1. Field of the Invention
The present invention generally relates to fabrication of Dynamic Random Access Memory (DRAM) cells and, more particularly, to increasing capacitor storage for DRAM cells.
2. Background Description
Increased capacitor charge storage is critical in future DRAM cells. One way to achieve this objective is to increase the area of the storage node. This must be accomplished without increasing the overall cell dimension for a given dielectric thickness. Many suggestions have been proposed in the literature to increase the capacitor area in DRAM cells such as a corrugated capacitor structure, a three dimensional capacitor structure, a pillar in trench structure, a rough polysilicon structure, and a ring structure. Some of the drawbacks of these proposals are that complex multi-processing steps increase processing costs of the microelectronic device and decrease device yield and that it is very difficult to control the structure and multi-layer film at nanometer dimensions. Diffusion controls film roughness. As a result, the process will not be able to extend in the nanometer scale dimension.
In the past, damascene metal interconnect and planarization processes had been developed and used for Back End of the Line (BEOL) metal wiring for microelectronic devices (IBM Journal of Research and Developments, Vol. 39, No. 1, January 1995, pp. 167-188 and IBM Journal of Research and Developments, Vol. 39, No. 2, March 1995, pp. 215-227).

━━━━━━━━━━

* **Directions for this task**
Name every structure that the DRAM patent text says has been proposed in the literature to increase capacitor area in DRAM cells.

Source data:
━━━━━━━━━━

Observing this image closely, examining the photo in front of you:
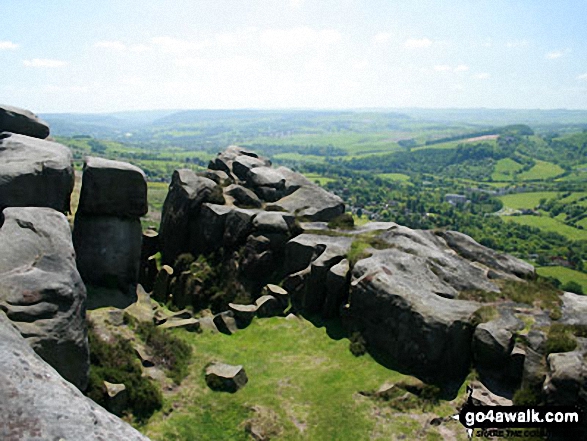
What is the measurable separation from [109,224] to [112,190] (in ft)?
7.76

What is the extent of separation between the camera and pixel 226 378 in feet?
79.9

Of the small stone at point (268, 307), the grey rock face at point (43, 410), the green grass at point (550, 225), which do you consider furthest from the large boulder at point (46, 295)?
the green grass at point (550, 225)

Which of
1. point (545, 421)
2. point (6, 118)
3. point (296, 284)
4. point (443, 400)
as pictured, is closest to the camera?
point (545, 421)

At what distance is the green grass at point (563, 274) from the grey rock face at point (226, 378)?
110969 millimetres

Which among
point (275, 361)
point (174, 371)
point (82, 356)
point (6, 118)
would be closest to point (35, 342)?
point (82, 356)

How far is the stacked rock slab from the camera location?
33.8 meters

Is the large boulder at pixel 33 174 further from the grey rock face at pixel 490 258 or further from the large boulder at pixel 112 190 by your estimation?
the grey rock face at pixel 490 258

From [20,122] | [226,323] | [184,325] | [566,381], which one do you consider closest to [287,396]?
[226,323]

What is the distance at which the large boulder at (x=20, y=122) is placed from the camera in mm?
40312

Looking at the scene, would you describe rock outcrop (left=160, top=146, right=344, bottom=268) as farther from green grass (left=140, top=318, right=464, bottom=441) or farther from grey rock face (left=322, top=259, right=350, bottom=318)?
green grass (left=140, top=318, right=464, bottom=441)

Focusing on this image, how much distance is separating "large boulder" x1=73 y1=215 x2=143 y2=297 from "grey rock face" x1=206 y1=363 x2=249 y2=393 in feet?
38.6

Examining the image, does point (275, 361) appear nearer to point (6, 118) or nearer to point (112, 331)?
point (112, 331)

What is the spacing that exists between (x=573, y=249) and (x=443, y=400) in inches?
5888

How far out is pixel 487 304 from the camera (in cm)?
2831
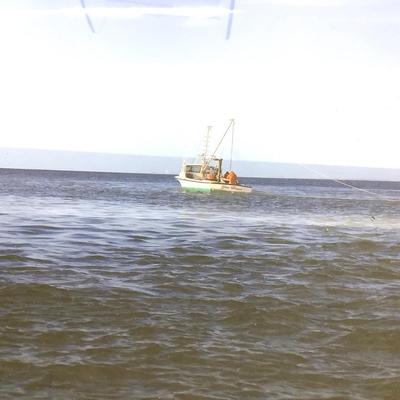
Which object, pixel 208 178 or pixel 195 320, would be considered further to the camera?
pixel 208 178

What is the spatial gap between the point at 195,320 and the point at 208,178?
51.7 m

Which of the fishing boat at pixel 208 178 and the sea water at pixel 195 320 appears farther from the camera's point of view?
the fishing boat at pixel 208 178

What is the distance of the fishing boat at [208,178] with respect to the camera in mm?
56938

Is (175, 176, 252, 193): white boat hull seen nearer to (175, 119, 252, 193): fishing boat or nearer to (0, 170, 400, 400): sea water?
(175, 119, 252, 193): fishing boat

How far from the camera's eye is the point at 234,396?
224 inches

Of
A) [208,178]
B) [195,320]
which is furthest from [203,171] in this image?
[195,320]

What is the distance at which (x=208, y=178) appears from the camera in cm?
5978

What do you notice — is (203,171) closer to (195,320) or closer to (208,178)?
(208,178)

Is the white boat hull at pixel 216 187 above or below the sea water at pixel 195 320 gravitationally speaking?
above

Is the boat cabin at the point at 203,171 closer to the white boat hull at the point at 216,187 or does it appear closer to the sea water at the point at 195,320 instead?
the white boat hull at the point at 216,187

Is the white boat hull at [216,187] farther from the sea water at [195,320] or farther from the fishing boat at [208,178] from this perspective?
the sea water at [195,320]

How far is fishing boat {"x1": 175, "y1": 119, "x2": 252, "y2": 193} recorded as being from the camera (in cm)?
5694

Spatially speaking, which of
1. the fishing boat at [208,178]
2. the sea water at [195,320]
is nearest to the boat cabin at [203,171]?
the fishing boat at [208,178]

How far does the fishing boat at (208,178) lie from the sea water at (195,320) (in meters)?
40.6
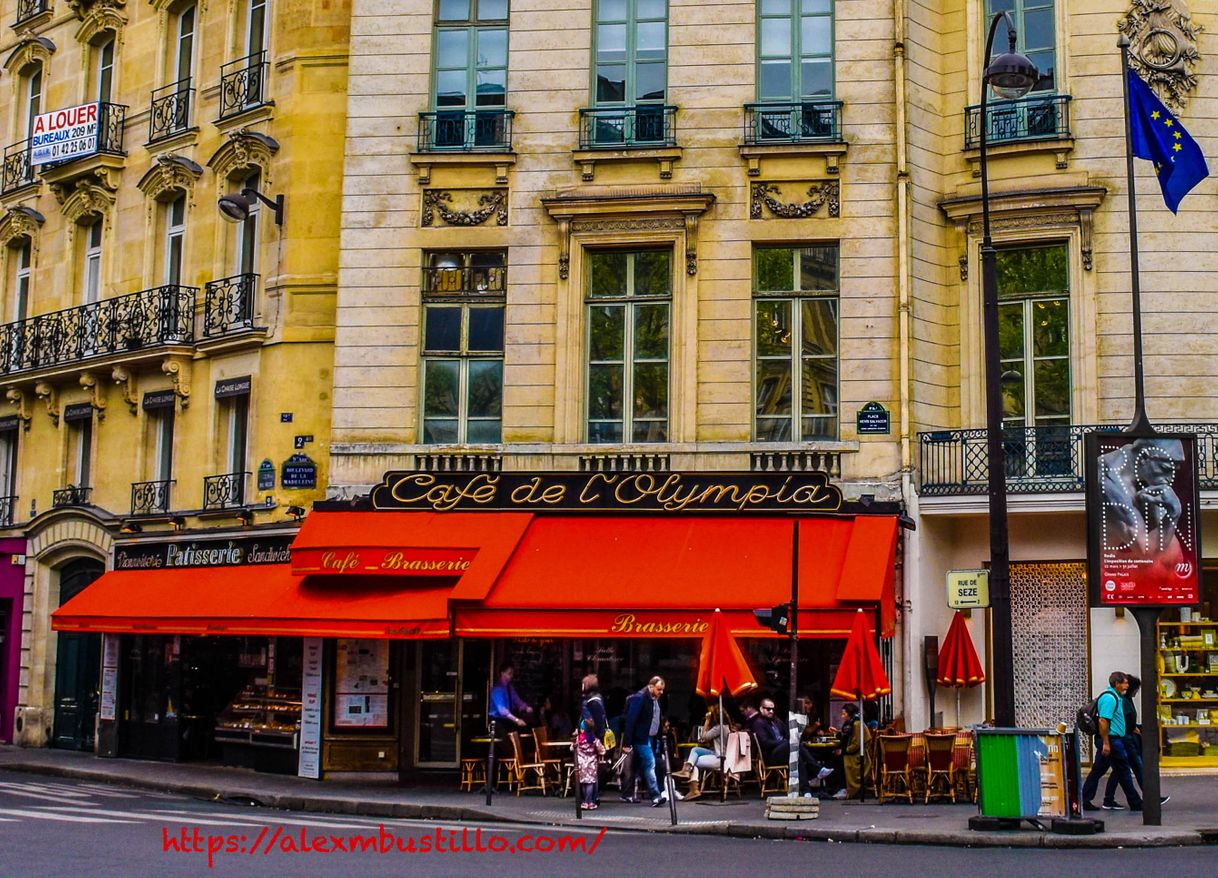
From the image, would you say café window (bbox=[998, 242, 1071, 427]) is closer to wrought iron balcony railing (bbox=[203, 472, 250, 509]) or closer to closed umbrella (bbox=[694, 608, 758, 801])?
closed umbrella (bbox=[694, 608, 758, 801])

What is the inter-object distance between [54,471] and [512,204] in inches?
438

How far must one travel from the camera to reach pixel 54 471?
29.8m

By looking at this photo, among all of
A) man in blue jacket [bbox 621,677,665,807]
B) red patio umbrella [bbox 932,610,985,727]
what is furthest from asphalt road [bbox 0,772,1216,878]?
red patio umbrella [bbox 932,610,985,727]

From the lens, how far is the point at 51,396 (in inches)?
1176

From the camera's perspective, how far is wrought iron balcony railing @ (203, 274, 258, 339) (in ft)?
84.8

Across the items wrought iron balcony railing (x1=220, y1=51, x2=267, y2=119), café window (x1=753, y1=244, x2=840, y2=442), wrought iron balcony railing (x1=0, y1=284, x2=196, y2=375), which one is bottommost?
café window (x1=753, y1=244, x2=840, y2=442)

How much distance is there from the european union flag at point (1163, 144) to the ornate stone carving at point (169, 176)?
15.1 metres

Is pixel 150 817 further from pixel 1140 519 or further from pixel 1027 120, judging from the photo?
pixel 1027 120

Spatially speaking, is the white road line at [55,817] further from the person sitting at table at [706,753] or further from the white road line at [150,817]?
the person sitting at table at [706,753]

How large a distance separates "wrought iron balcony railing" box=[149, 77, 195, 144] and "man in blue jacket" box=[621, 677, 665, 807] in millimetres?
13287

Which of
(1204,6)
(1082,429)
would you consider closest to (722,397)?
(1082,429)

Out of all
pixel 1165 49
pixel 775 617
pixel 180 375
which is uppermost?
pixel 1165 49

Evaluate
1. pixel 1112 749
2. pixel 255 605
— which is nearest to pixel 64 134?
pixel 255 605

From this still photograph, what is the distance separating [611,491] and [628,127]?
5.12 metres
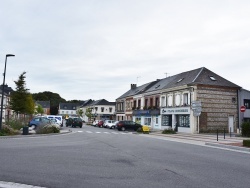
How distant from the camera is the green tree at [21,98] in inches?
1839

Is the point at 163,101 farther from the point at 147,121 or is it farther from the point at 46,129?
the point at 46,129

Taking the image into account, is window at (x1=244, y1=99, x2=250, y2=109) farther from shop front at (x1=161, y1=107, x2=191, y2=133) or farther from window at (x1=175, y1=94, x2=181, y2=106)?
window at (x1=175, y1=94, x2=181, y2=106)

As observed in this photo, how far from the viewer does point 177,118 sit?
3916cm

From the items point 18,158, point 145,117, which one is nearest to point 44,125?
point 18,158

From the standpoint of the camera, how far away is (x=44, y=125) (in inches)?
1050

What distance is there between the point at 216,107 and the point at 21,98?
98.5 feet

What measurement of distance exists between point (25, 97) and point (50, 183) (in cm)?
4316

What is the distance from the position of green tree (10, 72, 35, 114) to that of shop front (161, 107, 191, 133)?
22.0 metres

━━━━━━━━━━

* **Task response**
- corrugated capacitor structure
- three dimensional capacitor structure
- pillar in trench structure
- rough polysilicon structure
- ring structure